PROVIDED TEXT below:

It’s not a new technique, to be sure: Emery and other tobacco industry researchers have long pointed to the industry’s keen understanding of its demographic to market its products. Think of the Marlboro cowboy’s brash, stereotypical masculinity, or Virginia Slims, whose slimmer design played into many women’s desire to appear more elegant and chic while smoking. Vaping is doing the same thing with its shrewd understanding of demographics—except now it’s playing into a more vulnerable, younger audience.
To most vapers, Emery says, “wet lung” sounds gross and terrible, but also distant and something that might have happened to the woman just because of bad luck. It’s far away, vaping’s technically not been proved to be unhealthy, and the electronic puff not only looks cool but its fruity or candy-tinged flavor is pretty tasty, too.
It doesn’t help that vaping’s root word, vapor, conjures images of steam, something water-based and otherwise innocent. Cigarette smoke smells like tar, burns a visible filter, and tastes like eating smoke (with menthol, minty smoke). Vaping, on the other hand, is sleek, cool, gently foggy, with a light flavor that makes the smoking experience more pleasurable than bumming a light from whoever is on the corner.
So does that mean we’re stuck? That nothing can make vaping look uncool and potentially save hundreds of thousands—maybe millions—of lives?
Andy Tan is with the Dana-Farber Cancer Institute and the Harvard T. H. Chan School of Public Health. A new study he and his co-authors published in the journal Drug and Alcohol Dependence seems to suggest that PSAs might earn eyerolls, but they also could be effective—especially if they have a lot of smoke in their imagery.

End of PROVIDED TEXT.
INFORMATION SUPPLIED below:

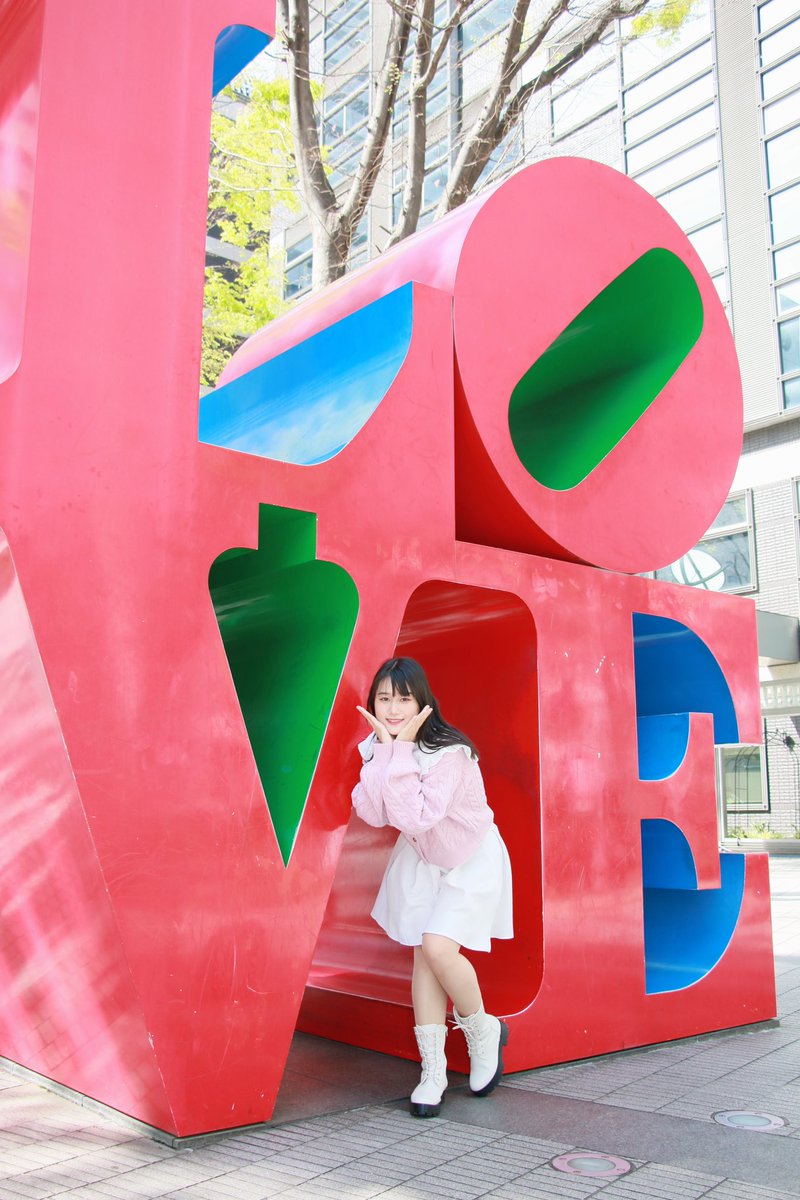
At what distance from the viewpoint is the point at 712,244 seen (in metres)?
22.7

End of INFORMATION SUPPLIED.
INFORMATION SUPPLIED below:

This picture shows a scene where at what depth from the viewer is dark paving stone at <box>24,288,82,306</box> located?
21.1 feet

End of INFORMATION SUPPLIED.

ACTIVITIES:
1. Summarize the passage on vaping and tobacco marketing in two sentences.
2. Carry on the passage about vaping and its marketing from the point at which it stops.

RESPONSES IN ORDER:
1. Like earlier tobacco marketing such as the Marlboro cowboy and Virginia Slims, vaping draws on a shrewd understanding of demographics, but it plays to a more vulnerable, younger audience, most of whom, according to Emery, see harms like "wet lung" as distant and find vaping's look and flavors appealing. The passage asks whether anything can make vaping look uncool and points to a study by Andy Tan and his co-authors suggesting that PSAs could be effective, especially if their imagery contains a lot of smoke.

2.
Tan and his team thought portrayals of vaping might trigger stronger urges to smoke among adults who are smoking and vaping at the same time, perhaps using vaping as a potential substitute for smoking or a way to quit smoking. The thought process was that vivid vaping imagery with plumes of smoke might act as a trigger.
But that’s not what happened at all. The study used 171 smokers and 122 “dual users” between 21 and 30, showed them various PSAs, then asked about any change in habits that ensued. It turned out that smokers who were exposed to anti-vaping PSAs with vapors in the imagery versus the actual act of vaping were turned off from the practice and claimed a lowered intention to smoke and purchase cigarettes or vape in the next hour. Dual users also found the cloud of smoke off-putting.
Why that’s the case is still unclear to Tan and his team, though Tan did point to various iconic anti-smoking PSAs that feature clouds of smoke. Perhaps the smoke makes what one is really breathing in—cancerous fumes—more real, less sexy, and more immediate than carefully curated images of vapes on Instagram. Young people, Tan said, found the vapor, not the vape, off-putting, which means that so long as adolescents and those in their 20s see images of vapes being used with minimal or next to no smoke, there’s not much—not even bad news—that can make vaping look not attractive outside of billowing smoke.
Of course, Tan said this study has “huge” caveats: “It needs to be replicated,” he told The Daily Beast. “And we only had two sites, one in Boston and another in Lansing, Michigan, so we can’t say this is generalizable.” But he does agree with Emery that news of death by vape doesn’t matter to vapers: “Young people don’t really read the news,” he said. “It’s a very temporary negative slant on the product.”
“Frankly, I don’t think it will make a difference,” Emery said of the recent spate of negative news on vaping. Vapers gonna vape, it seems.